## Passage given
______________________________

Prepared by: Celeste Horgan (@celestehorgan) Date: March 2021

This is an assessment of your project documentation and website (if present), prepared for you and your project by the CNCF techdocs team.

This document aims to:

  • Measure existing documentation quality against the CNCF’s standards
  • Recommend specific and general improvements
  • Provide examples of great documentation as reference
  • Identify key areas which will net the largest improvement if addressed

How this document works

The assessment is divided into three sections:

  • Project documentation: for end users of the project; aimed at people who intend to use it
  • Contributor documentation: for new and existing contributors to the project
  • Website: branding, website structure, and maintainability

Within each section you receive a rating on different criteria. The full definition of each criteria is defined in the criteria. We recommend reading each criterion’s definition.

Project documentation

Criteria 1 = (Is not present or requires significant work) 2 3 = (is present, but needs work) 4 5 = (is executed extremely well or no improvement required)
Information architecture
New user content
Content maintainability
Content creation processes

Comments

  • Information Architecture:

    • Documentation is feature complete!
    • A clear "About" or "What is Contour?" page is missing. It partially exists on Architecture and Philosophy, but it's hard to navigate for a new user.

______________________________

## What this exercise asks
1. In the documentation assessment, condense the paragraph beginning "Within each section you receive a rating" into one shorter sentence that keeps its main facts.
2. According to the documentation assessment, why doesn't the material on Architecture and Philosophy take the place of a clear "About" or "What is Contour?" page? Answer in one to three sentences.
3. Pick up the documentation assessment after its last sentence and write the next few lines of its comments.

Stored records

______________________________

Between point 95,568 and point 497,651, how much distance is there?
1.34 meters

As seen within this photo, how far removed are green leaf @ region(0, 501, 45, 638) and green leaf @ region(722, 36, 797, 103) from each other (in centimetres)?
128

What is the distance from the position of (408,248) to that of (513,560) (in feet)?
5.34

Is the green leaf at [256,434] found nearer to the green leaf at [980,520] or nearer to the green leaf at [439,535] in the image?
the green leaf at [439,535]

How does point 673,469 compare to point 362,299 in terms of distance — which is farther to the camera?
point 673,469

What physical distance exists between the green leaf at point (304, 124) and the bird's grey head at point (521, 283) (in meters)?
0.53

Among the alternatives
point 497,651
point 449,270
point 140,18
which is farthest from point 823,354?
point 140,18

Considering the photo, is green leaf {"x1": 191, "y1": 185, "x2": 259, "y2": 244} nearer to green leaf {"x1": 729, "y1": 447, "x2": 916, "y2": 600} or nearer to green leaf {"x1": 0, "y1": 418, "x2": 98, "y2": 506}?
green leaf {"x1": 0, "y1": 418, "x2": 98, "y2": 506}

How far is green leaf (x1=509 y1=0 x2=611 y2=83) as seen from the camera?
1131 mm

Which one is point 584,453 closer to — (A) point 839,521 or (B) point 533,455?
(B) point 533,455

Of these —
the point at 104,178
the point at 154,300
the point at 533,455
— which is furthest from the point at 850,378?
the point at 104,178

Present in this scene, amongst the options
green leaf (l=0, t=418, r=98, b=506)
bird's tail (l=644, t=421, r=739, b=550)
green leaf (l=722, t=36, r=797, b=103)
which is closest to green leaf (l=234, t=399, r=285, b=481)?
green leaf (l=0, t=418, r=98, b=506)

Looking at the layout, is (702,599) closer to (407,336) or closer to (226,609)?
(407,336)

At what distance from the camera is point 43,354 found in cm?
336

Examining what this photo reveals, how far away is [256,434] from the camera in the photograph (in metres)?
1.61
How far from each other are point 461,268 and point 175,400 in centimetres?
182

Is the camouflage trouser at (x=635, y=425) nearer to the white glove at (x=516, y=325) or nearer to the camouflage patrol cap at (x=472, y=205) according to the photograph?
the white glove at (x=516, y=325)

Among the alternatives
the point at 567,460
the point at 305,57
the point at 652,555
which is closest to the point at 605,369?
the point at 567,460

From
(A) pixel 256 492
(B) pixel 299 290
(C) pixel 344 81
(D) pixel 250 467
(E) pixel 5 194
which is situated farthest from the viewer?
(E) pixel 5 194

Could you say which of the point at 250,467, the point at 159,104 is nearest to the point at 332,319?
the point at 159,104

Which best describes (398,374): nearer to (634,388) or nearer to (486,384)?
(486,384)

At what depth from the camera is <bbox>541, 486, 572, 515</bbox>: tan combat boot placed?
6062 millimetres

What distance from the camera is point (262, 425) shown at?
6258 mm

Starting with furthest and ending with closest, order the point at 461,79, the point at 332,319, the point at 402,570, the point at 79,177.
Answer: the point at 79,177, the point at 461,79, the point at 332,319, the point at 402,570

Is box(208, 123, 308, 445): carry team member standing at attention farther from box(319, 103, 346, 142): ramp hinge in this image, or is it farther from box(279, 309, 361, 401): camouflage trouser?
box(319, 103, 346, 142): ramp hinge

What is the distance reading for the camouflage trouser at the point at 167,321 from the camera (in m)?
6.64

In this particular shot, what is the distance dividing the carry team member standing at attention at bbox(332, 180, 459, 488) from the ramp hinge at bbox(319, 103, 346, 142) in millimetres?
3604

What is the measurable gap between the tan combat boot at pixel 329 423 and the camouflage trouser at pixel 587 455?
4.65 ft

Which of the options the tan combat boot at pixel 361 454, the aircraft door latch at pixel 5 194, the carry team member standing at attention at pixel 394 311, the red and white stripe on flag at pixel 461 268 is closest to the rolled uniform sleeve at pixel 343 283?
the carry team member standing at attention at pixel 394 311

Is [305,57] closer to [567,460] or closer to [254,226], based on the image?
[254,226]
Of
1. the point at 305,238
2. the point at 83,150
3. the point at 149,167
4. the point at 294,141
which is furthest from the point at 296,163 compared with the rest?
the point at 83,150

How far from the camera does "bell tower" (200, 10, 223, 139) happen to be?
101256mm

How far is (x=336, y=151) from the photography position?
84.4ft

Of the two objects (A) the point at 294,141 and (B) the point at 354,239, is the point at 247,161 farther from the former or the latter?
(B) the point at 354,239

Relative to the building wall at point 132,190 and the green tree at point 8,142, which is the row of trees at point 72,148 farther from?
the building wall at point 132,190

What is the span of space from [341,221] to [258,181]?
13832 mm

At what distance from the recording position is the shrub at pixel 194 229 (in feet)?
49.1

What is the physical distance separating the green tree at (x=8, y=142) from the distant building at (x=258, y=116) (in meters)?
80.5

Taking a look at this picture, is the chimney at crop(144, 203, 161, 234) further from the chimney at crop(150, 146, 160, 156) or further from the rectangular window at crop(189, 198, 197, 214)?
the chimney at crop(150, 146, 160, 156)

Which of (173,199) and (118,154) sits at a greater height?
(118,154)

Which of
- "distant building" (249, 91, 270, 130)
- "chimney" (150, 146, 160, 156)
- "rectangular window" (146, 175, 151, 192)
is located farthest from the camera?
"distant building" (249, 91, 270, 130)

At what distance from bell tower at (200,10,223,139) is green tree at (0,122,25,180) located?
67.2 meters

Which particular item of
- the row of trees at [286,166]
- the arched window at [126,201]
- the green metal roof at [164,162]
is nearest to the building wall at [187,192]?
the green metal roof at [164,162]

______________________________

## Responses
1. Each section is rated on several criteria, each defined in full in the criteria, and reading every definition is recommended.

2. That material covers the "About" content only partially. It is also hard for a new user to navigate.

3.
    • Task and concept documentation for individual features (configurations and deployment options) are both feature complete.
      • Because documentation for this project involves long examples, it might be useful to have a reference table of different config options and the expected data types for each value.
    • There's lots of great examples for different configuration and deployment options, but there's no clear "happy path" through the content. I'm a new user and I've decided I want to use Contour. What's considered a "basic" Contour setup and how can I get there?
    • Your API reference looks great, but some internal navigation on the reference page (hashlinks and a submenu) would be helpful.
    • Judging purely by the git commit history, content is up to date. To further you as a team, it might be useful to figure out a quarterly/yearly "stale content" checking cycle.
    • The only place troubleshooting is mentioned is (in the getting started guide)[https://projectcontour.io/getting-started/#troubleshooting]. It's worth emphasizing this elsewhere (i.e. a page in the docs or a mention on the docs landing page). This will help as the project grows and people start using GitHub as a support portal :)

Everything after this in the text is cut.